### The task
Repeat every line of the data exactly; the pictures stay out.

Collected data entries
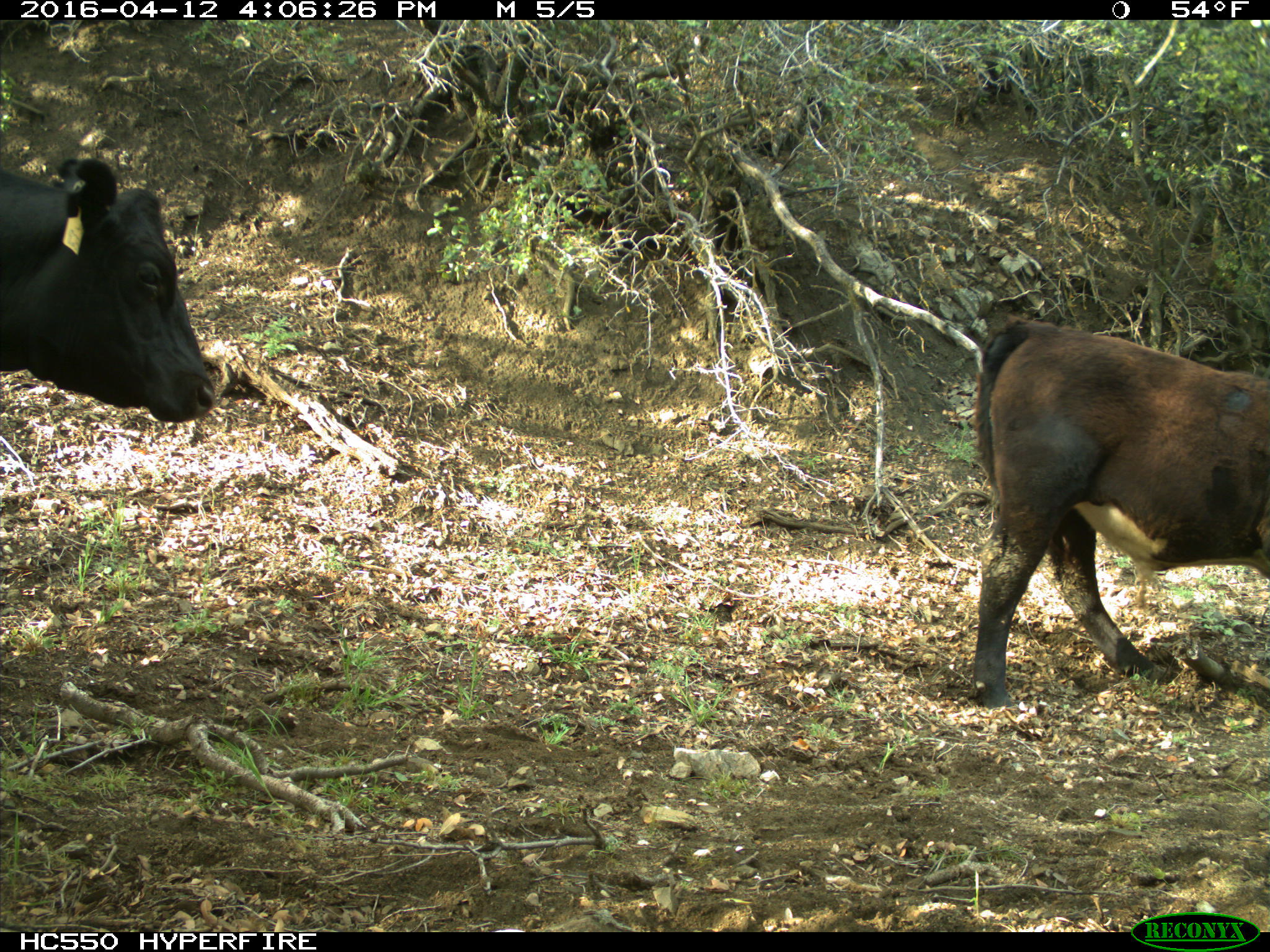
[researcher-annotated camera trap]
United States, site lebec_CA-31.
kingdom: Animalia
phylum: Chordata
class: Mammalia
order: Artiodactyla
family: Bovidae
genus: Bos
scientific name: Bos taurus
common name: domestic cow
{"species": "Bos taurus (domestic cow)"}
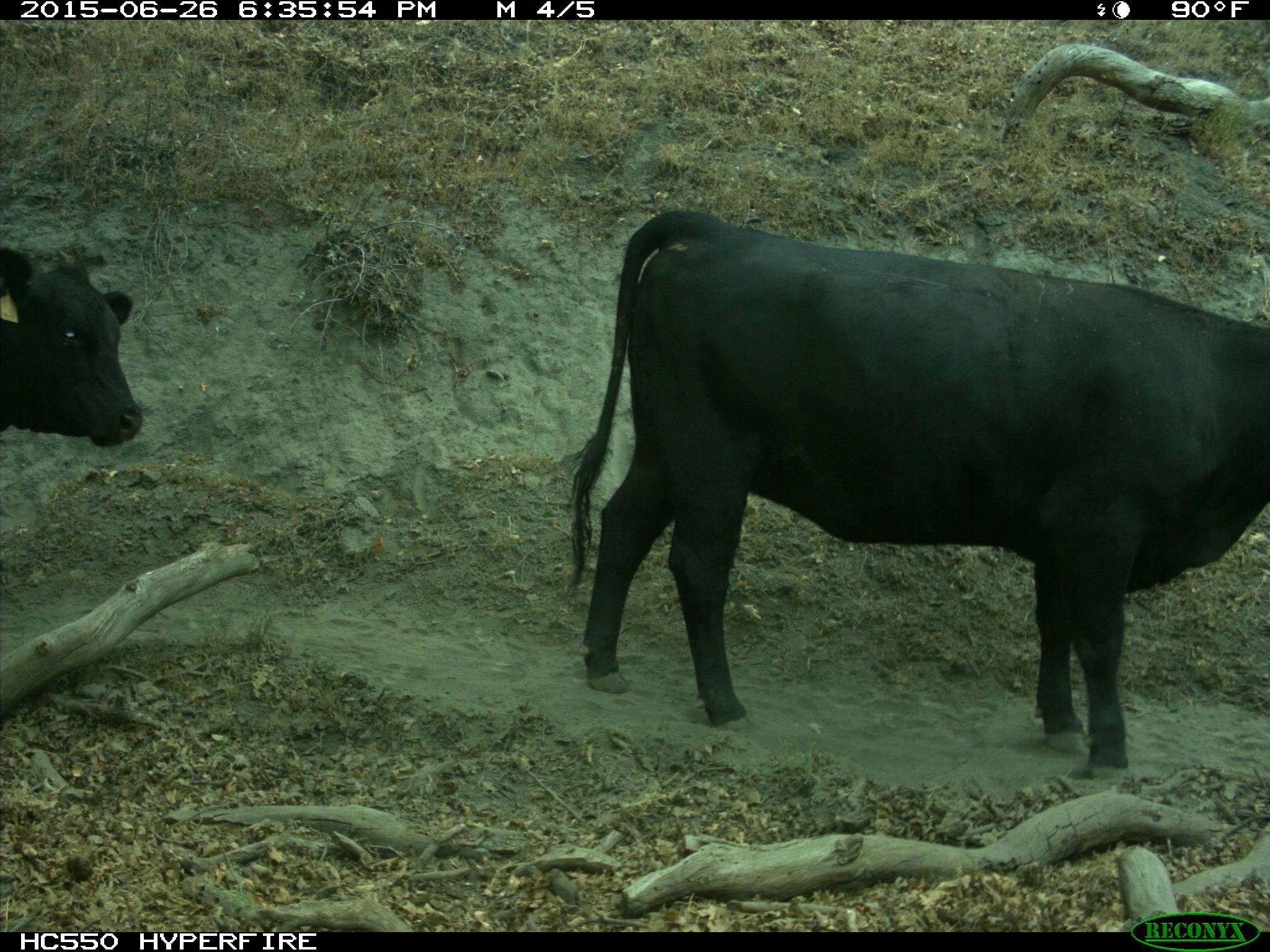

### Output of the exercise
[researcher-annotated camera trap]
United States, site lebec_CA-31.
kingdom: Animalia
phylum: Chordata
class: Mammalia
order: Artiodactyla
family: Bovidae
genus: Bos
scientific name: Bos taurus
common name: domestic cow
{"species": "Bos taurus (domestic cow)"}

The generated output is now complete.